- [EXERCISE INPUTS]:
###

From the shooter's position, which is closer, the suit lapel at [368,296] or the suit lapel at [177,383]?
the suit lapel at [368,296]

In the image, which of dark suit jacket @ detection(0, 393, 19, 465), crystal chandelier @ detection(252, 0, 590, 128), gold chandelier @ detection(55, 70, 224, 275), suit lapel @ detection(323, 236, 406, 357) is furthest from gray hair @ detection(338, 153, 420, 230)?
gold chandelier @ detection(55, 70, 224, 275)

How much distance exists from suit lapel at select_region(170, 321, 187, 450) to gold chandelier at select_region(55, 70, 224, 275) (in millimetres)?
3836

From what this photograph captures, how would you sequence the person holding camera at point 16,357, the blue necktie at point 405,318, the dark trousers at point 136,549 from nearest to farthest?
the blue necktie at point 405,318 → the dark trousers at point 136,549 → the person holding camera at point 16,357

###

- [TASK]:
Render every line of the items above as a Markdown table with the columns Row and Line. Number the rows in order and leave out blank lines.

- [CORRECT RESPONSE]:
| Row | Line |
|---|---|
| 1 | From the shooter's position, which is closer, the suit lapel at [368,296] or the suit lapel at [177,383]? |
| 2 | the suit lapel at [368,296] |
| 3 | In the image, which of dark suit jacket @ detection(0, 393, 19, 465), crystal chandelier @ detection(252, 0, 590, 128), gold chandelier @ detection(55, 70, 224, 275), suit lapel @ detection(323, 236, 406, 357) is furthest from gray hair @ detection(338, 153, 420, 230)? |
| 4 | gold chandelier @ detection(55, 70, 224, 275) |
| 5 | How much distance exists from suit lapel at select_region(170, 321, 187, 450) to gold chandelier at select_region(55, 70, 224, 275) (in millimetres)? |
| 6 | 3836 |
| 7 | From what this photograph captures, how would you sequence the person holding camera at point 16,357, the blue necktie at point 405,318, the dark trousers at point 136,549 from nearest to farthest? |
| 8 | the blue necktie at point 405,318 → the dark trousers at point 136,549 → the person holding camera at point 16,357 |